We have all had to do it at some point and at this time of year thousands of young people will be living through an anxious few weeks as they prepare to take GCSEs and A-levels. Across the UK, teenagers will be taking their place at a solitary desk in a drafty gymnasium, having spent hours cramming over revision.
Many will have got to bed late the night before, will have felt too sick to eat breakfast and will be too overwhelmed to concentrate on the questions in front of them. And they're not alone. Last year, the NSPCC's ChildLine service carried out over 3,000 counselling sessions with young people struggling to cope with the pressure of taking exams.
Not wanting to disappoint their parents, fear of failure and the general pressures linked to getting the grades they want are just some of the reasons why children contact ChildLine at this time of year.
Stress and anxiety about exams can have a big impact on young people's mental health. It can trigger anxiety attacks, depression, tearfulness and even eating disorders. All this can ultimately affect exam performance. In some cases it can lead to self-harm and suicidal feelings.
And it can be isolating. Young people often tell our counsellors they think they're the only one struggling among their class mates. Talking about how you're feeling can really help. Bottling up anxieties and concerns about exams can often make the stress worse. It can really help to talk rather than trying to deal with it on your own.
It can sometimes feel like your whole future depends on what grades you get but try not to let this dominate your thoughts and feelings. Although exams are important they are not the only key to a successful future. Even if you don't get the results you need or expect, you still have options and can get help with any decisions you have to make.
To help young people through exam season, ChildLine has launched a video - Six Tips to Managing Exam Stress is available on ChildLine's YouTube channel and recommends introducing simple tips to your revision schedule as you prepare for exams.
Try the following tips and advice:
• Make a revision timetable and make sure you take regular breaks
• Spend some time exercising or doing something you enjoy to give yourself some time out
• Getting a good night's sleep will help you much more than trying to revise all night - you will just end up very tired the next day
• Try to think positively - even if you don't feel like it, a positive attitude will help you during your revision
• Start a revision group with some friends on WhatsApp or Facebook. You might have different ways of learning that can help each other.

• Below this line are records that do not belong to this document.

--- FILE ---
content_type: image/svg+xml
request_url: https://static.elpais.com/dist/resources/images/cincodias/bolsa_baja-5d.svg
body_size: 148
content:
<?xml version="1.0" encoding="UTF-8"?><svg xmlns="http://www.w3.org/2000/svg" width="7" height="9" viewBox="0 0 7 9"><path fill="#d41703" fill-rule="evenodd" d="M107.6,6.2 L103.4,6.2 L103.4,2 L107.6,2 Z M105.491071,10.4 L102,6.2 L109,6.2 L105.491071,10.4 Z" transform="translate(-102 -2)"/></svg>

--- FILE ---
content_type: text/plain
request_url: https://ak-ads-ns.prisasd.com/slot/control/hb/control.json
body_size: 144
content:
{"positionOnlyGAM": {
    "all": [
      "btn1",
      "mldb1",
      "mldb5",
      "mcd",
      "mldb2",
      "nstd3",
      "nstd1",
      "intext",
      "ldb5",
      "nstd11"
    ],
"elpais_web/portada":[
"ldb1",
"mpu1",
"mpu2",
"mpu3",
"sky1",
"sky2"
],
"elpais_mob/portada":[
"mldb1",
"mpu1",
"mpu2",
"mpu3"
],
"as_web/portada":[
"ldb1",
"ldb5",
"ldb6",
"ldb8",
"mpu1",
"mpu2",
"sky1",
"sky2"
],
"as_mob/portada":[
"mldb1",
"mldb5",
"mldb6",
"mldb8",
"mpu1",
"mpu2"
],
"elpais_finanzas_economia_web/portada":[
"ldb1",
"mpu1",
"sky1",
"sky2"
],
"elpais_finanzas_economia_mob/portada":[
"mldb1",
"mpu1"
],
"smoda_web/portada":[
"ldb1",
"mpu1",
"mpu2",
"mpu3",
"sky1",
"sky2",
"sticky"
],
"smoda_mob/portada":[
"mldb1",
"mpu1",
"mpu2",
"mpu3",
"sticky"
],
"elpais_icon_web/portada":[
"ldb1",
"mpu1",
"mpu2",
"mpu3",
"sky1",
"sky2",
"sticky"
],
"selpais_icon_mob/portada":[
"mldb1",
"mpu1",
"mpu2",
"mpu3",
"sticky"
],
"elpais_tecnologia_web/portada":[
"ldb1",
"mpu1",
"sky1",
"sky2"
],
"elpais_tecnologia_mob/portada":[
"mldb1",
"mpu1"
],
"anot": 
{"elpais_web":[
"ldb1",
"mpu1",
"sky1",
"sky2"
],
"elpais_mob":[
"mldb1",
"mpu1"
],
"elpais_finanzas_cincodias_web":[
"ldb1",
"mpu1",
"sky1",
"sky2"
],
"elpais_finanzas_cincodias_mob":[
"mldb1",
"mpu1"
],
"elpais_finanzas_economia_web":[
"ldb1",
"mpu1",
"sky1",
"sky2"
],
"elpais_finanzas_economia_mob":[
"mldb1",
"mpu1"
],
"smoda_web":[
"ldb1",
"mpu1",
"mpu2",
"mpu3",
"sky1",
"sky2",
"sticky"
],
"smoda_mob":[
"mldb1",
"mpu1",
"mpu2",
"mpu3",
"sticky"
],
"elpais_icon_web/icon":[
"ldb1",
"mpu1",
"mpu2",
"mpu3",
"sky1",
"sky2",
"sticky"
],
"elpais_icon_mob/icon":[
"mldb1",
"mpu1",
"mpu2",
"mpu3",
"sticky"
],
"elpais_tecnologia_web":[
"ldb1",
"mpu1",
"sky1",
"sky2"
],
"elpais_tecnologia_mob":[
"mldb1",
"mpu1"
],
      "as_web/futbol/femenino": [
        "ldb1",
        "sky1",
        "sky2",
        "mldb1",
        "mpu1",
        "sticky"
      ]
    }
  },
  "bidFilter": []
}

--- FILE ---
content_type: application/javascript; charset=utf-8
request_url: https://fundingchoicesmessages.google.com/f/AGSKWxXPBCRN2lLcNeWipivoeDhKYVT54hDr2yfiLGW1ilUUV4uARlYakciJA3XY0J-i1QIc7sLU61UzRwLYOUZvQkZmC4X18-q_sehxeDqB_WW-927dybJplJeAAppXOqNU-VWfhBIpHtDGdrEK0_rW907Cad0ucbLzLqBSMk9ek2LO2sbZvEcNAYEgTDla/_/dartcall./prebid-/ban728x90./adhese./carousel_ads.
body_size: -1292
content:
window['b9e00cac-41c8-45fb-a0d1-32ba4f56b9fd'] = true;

And don't forget ChildLine is there any time of day, no matter what the worry. You can reach our trained counsellors free and in confidence, on 0800 1111 or visit www.childline.org
The NSPCC also has advice for parents and carers to help ease young people's exam stress and anxieties during the revision period:
• Don't place unnecessary pressure on your children to gain certain grades. They may feel they have failed if they don't achieve what they thought was expected of them.
• Encourage children to take regular breaks, eat snacks and exercise.
• Help them revise by leaving them the space and time to do so.
• Be relaxed about chores or untidiness and understand they might be moody. Allow your children to revise at night if that's what works best for them, but make sure that they get enough sleep to keep their energy levels up in the day.
• Be supportive and help your child with their worries by talking to them.